• [Study text]
* * *

Some brands have a very good reputation for cases, are more likely to sell spare parts for their cases, have good to great customer service, are more likely to provide instructions with details on how everything comes apart, and because of all that can be a safer bet. However, while all of that's nice to have, that doesn't mean that a cheap case from a no-name brand can't work just as well for you, especially if you rarely open the case, e.g., my wife doesn't use her PC that much, so I can go a year without having to clean it out inside. Eventually the side panels may not go back on as easily, and you might get some paint chips where those panels attach, but the only things that can wear out really are the switches and any ports on the front of the case. You can buy generic replacement switches cheap, though it can be a real job to replace them, and you can also buy replacement switches that sit on your desktop. The ports at the front of the case are another matter. I've never had an old style USB port go bad over the years, and it's no big deal to plug a USB hub into the back of the PC. Many motherboards however do not have a higher speed USB C port on that back panel, but just one internal socket for a USB C cable from the front of the case. The USB C port on the front of this case didn't last 2 years., but luckily Corsair sells a replacement switch panel. Immediately after installing the new panel I stuck a 4 port USB C hub on the front top edge of the case with sticky tape, figuring I'd plug that in once, and never have to plug/unplug anything into that port again. Within a year one of the USB C ports on that hub wore out / went bad. Needless to say I'm USB C skeptic.
It can be important to make sure that the seller has a good return policy. There are some things that you just can't tell until you have the case in your hands and start to take it apart. I bought a case with a good brand name [Corsair] from Amazon, and promptly returned it. The front panel was designed to snap on/off, and since it had a filter behind that front panel, it would have to removed for cleaning at least once every 2 months. Problem was, pulling that panel off that often, I didn't think the parts would last a year -- it was just too flimsy a design. PC cases are also big, bulky things to ship, and so are more likely to get banged and thrown around by shipping company employees. I had 3 cases shipped by Amazon, and every one was damaged -- one was actually accordioned in the middle. I wound up keeping the least damaged one and Corsair itself sent me a new side panel for free.
Fans and CPU coolers
You need a CPU cooler -- how big or capable it needs to be depends on the CPU and if you intend to overclock it. Online reviews will tell you how hot the CPU gets, and often give you an idea of the cooling you'll need to run it. You can also find air & liquid cooler reviews, with charts showing how effective a given make and model is. Air coolers use a fan or fans to blow air across their cooling fins. Those fans are the only moving parts and can often be easily replaced. Air coolers work best with good airflow and lower temperatures inside the case. Liquid coolers use a pump mounted over the CPU to circulate coolant through a radiator that has 1-3 fans blowing through it. Those fans can be mounted to blow hot air from inside the case through the radiator, or to suck in cooler air from outside the case. Both types of CPU coolers mount in contact with the CPU for heat transfer, and a special dielectric paste or putty is used between the 2 surfaces. A new cooler will usually come with putty pre-applied, but there are dozens of thermal pastes you can buy, and you can also find comparative reviews online.

* * *

• [Material provided]
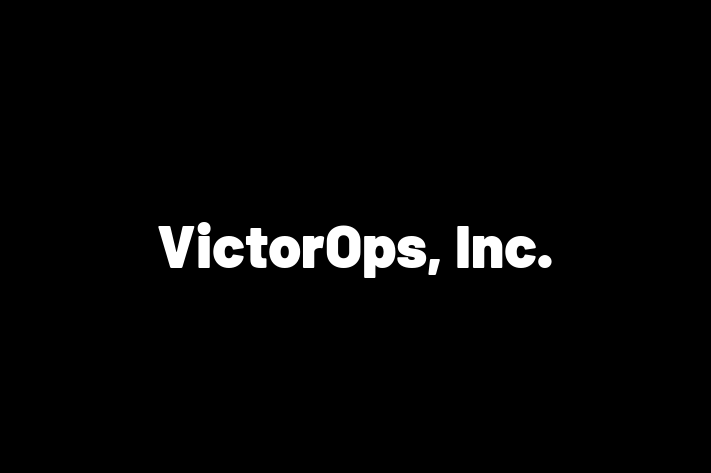 VictorOps, Inc.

* * *

• [Task item A]
In the PC-building text, why did the writer return the Corsair case bought from Amazon?
• [Task item B]
Reproduce word for word the part of the PC-building text that opens with the words containing "It can be important" and closes with "panel for free.".

• [Expected answer A]
Its front panel snapped on and off and had a filter behind it, so the panel would have to come off for cleaning at least once every two months. The writer thought the design was too flimsy for the parts to last a year under that much handling.

• [Expected answer B]
It can be important to make sure that the seller has a good return policy. There are some things that you just can't tell until you have the case in your hands and start to take it apart. I bought a case with a good brand name [Corsair] from Amazon, and promptly returned it. The front panel was designed to snap on/off, and since it had a filter behind that front panel, it would have to removed for cleaning at least once every 2 months. Problem was, pulling that panel off that often, I didn't think the parts would last a year -- it was just too flimsy a design. PC cases are also big, bulky things to ship, and so are more likely to get banged and thrown around by shipping company employees. I had 3 cases shipped by Amazon, and every one was damaged -- one was actually accordioned in the middle. I wound up keeping the least damaged one and Corsair itself sent me a new side panel for free.